§ TEXTE:
#####
C'est que Woody s'est lancé un vrai défi : certes, ce n'est pas la première fois qu'il tourne à Paris (avant cela il y avait posé ses caméras pour Tout le monde dit I love you en 1996 puis Minuit à Paris en 2011), et il adore la France qui lui a toujours réservé un bon accueil (du moins jusqu'à Rifkin's Festival, son dernier opus, sorti en catimini (faute de distributeur assez courageux pour assumer son soutien). En revanche, c'est la première fois qu'il dirige un casting entièrement français et qui disent ses dialogues en français.

Il a même pour le coup accepté que ses comédiens révisent un peu leur texte pour corriger des expressions qui auraient manqué de naturel. Toutefois, ce changement de méthode a abouti à quelque chose de parfois déconcertant. L'exemple le plus frappant est l'absence total de bons mots, ces répliques pleines d'esprit dont Allen a le secret. De ce strict point de vue, Coup de Chance est sans doute son film le moins ouvertement drôle depuis longtemps, comme s'il s'était retenu ou simplement comme s'il avait préféré s'appuyer sur le récit et rien que lui.

L'intrigue évoque Match Point, référence assumée par Allen : on suit deux amants et un mari jaloux dans une histoire où le hasard joue un rôle important. Tout est parfaitement résumé par une phrase qu'aime répéter Jean : "la chance, ça se provoque." On appréciera l'ironie quand on verra quel sort attend ce mari qui considère, même s'il le nie, comme un trophée et qui s'emploie ensuite à éliminer l'amant de celle-ci puis sa belle-mère, trop curieuse.

Le film respecte la structure en trois actes avec 1/ le début de l'adultère ; 2/ l'assassinat de l'amant ; et 3/ l'enquête de la belle-mère. Chacune des deux premières parties est racontée de manière très sobre, économe, sans aucune ironie, tandis que le dernier tiers voit une investigation plus burlesque et au dénouement aussi abrupt qu'ironique. C'est la différence majeure avec Match Point qui assumait une part étonnante de tragédie, jusqu'au-boutiste, avec laquelle ne peut rivaliser Coup de Chance, moins charnel, moins radical.
#####
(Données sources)

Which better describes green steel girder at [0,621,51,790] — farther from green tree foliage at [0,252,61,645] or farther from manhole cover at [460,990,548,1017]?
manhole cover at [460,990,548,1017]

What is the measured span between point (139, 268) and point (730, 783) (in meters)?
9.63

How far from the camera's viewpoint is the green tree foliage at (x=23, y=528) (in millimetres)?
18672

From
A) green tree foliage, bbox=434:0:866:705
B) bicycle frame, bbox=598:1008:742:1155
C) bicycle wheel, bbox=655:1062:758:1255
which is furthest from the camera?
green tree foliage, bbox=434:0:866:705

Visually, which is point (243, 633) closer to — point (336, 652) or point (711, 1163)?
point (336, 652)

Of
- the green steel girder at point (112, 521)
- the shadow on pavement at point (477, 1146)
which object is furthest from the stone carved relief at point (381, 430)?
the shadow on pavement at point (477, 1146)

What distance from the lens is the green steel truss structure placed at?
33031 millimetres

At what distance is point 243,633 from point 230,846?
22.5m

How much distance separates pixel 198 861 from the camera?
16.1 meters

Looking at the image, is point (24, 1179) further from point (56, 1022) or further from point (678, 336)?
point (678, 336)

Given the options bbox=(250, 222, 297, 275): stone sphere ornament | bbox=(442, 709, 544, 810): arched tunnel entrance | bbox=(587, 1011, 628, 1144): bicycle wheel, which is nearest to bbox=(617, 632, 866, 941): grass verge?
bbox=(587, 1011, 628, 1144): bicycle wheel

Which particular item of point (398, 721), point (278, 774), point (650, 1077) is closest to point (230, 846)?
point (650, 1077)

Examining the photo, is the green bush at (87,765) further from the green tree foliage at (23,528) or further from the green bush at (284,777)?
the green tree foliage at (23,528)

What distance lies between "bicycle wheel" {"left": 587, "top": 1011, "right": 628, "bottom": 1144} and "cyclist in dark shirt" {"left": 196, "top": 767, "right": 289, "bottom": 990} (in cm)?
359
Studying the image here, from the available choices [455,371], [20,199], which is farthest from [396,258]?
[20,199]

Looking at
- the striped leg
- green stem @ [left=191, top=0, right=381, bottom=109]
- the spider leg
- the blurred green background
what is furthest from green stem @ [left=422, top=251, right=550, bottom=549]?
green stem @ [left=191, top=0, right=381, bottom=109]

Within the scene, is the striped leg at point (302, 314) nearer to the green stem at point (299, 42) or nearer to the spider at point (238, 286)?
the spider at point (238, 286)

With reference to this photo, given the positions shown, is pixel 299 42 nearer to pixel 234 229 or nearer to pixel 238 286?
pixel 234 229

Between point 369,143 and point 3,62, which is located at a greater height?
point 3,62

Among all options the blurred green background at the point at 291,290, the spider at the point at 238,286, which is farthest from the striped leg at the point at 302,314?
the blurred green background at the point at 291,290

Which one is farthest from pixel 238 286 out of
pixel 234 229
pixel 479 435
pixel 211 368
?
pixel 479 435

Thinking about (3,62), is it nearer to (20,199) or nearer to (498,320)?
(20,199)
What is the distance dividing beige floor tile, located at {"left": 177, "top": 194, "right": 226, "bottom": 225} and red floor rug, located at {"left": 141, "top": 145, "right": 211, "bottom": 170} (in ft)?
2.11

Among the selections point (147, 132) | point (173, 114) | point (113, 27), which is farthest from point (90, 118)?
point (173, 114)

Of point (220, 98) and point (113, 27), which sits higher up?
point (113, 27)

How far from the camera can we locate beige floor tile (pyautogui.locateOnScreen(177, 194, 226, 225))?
#####
§ OBJECTIFS:
(a) D'après la critique de Coup de Chance, en quelle année Woody Allen a-t-il tourné Minuit à Paris ?
(b) Reprenez la critique de Coup de Chance là où elle s'interrompt et poursuivez-en la rédaction.
Les données n'ont ici aucun rôle.

§ RÉSULTATS:
(a) En 2011.

(b)
Woody Allen semble un peu réservé sur jusqu'où il peut aller ici, comme si l'âge ou peut-être la barrière de la langue (ou le poids de sa réputation salie) le retenaient. La romance entre Alain et Fanny est finalement montrée de façon très sage, très loin des étreintes entre Scarlett Johansson et Jonathan Rhys-Meyer. En revanche, quand il s'engage dans la dernière ligne droite, Allen se lâche un peu plus grâce au personnage de la belle-mère, Camille, dont les méthodes maladroites et peu discrètes d'enquêtrice font sourire volontairement et apportent un contraste avec la toute fin du film.

S'il l'avait fait il y a quelques années, on pourrait croire à une oeuvre de transition, mais à présent cela apparaît comme un geste plus hésitant de la part de celui qui avait sur surprendre son monde avec Match Point ou Vicky Christina Barcelona dans un registre plus sensuel et noir ou comique. Néanmoins, cette étrangeté dans le ton n'est pas déplaisante et qu'elle soit volontaire ou pas donne au film une couleur à part. Si Woody ne prend pas sa retraite, il sera intéressant de voir comment il aborde son prochain opus (et où il le tournera, avec qui, etc.). Sans que cela n'ôte en rien à la beauté du résultat, grâce à la splendide photo du maesto Vittorio Storaro (au moins les techniciens n'ont pas tourné le dos à Allen).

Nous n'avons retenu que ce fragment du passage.